The state has well thought-out and organised avenues of teacher education and training, in the form of SIE and DIETs, though these seem to be well engineered in form and not content. There is no dearth of training programmes for the teachers but none of the training translates into better school systems and/or classroom practices. In peculiar context of the valley, there is a requirement for more focus on educational psychology based on contemporary research and practices. For instance, at a time when schools elsewhere are buzzing with differentiated learning and inclusive education, teachers in all barring a few schools, are clueless about the learning diversity in their midst. In case of Kargil, they are in the throes of constructing a cultural identity for themselves in the midst of political and geographical insulation. The Autonomous Hill Council is well intentioned and takes cognisance of the issues but lack the experience and the expertise to resolve them. In Leh, the educational system seems to be on a very myopic and tunnel-like path with little or no plans for capacity/capability-building for the benefit of the local students.
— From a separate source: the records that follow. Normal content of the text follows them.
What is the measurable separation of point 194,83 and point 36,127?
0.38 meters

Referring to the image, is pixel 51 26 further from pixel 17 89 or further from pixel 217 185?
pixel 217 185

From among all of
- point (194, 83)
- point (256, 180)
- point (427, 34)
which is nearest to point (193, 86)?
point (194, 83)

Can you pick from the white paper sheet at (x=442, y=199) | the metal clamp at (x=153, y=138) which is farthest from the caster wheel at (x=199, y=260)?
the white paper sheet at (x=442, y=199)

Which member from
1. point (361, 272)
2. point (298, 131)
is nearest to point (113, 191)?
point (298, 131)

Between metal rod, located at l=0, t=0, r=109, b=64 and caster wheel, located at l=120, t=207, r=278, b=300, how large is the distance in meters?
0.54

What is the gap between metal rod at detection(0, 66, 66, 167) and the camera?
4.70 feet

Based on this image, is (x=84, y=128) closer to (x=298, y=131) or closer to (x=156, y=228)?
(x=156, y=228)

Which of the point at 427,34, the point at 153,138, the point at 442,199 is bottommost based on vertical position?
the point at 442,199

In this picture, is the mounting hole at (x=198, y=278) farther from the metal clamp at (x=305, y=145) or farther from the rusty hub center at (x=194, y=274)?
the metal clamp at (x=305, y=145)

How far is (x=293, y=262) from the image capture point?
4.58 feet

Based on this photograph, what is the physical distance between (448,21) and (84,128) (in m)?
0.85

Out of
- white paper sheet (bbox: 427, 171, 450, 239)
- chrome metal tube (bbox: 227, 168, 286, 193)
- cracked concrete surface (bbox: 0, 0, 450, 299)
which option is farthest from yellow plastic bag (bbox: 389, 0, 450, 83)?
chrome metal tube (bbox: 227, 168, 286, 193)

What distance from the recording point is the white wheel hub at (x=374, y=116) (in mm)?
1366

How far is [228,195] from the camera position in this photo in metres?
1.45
Parents, who are the key decision-makers in the educational journey of a child, are so caught up in the uncertain world of work, that they have devised ways of treating the symptoms and not the malaise. Parents would rather send their children to schools outside the province than demand that the non-existent school community find answers to the causes of these symptoms. Parents are not perceived as partners in the child’s learning, but as ill-intentioned and ignorant clients of school services, with no right to seek redressal. Considering that the state is more prone to the vagaries of human and natural upheaval, wouldn’t it make more sense for the frequently closed schools to empower parents and the larger local community to become active partners in their children’s learning?
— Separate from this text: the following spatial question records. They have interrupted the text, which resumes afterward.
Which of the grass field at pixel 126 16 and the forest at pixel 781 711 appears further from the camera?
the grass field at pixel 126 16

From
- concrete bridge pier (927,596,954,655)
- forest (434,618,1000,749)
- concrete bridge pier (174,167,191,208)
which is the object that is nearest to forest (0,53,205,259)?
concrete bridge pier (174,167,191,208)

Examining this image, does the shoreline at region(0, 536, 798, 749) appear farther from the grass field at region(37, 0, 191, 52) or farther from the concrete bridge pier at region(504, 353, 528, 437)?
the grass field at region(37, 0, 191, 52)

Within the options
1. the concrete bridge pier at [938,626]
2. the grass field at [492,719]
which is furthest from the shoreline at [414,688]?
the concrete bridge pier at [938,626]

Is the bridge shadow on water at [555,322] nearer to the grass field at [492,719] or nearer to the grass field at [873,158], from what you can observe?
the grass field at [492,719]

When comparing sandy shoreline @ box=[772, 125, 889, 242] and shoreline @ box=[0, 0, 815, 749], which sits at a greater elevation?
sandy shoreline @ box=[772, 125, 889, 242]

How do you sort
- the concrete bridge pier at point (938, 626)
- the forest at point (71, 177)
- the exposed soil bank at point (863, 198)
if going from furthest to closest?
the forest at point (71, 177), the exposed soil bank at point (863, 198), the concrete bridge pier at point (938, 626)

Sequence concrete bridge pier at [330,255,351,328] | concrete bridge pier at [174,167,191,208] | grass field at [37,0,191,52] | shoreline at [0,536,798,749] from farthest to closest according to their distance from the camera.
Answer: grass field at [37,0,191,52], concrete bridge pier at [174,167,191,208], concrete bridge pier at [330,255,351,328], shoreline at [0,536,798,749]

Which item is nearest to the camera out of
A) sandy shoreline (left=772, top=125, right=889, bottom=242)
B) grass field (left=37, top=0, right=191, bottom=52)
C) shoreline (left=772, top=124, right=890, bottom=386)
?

In this saga of depravity, the protagonist – the students, have a meek or no voice. I am not sure why, but the vision of a child as a curious communicator and collaborator is conspicuously missing. Recently, some initiatives in the form of interactions between university students/staff and international professors have been initiated and a public dialogue has been initiated by the students’ organisation about the future of education in the state. These efforts are few and far between and will yield positive result in a longer term, if not nipped in the bid. This needs foresight and tenacity, guided by a shared vision made tangible into a roadmap with landmarks and checkpoints for reference.

The province is at the crossroads of critical decisions; will it design and indiscriminately create like unsagacious engineers with scant regard for relevance and bequest; or, nurture with the sagacity of the gardener, pollinating, fertilizing and, at the same time, weeding out?

It is a complex decision but one that may determine the course that the state will chart for itself.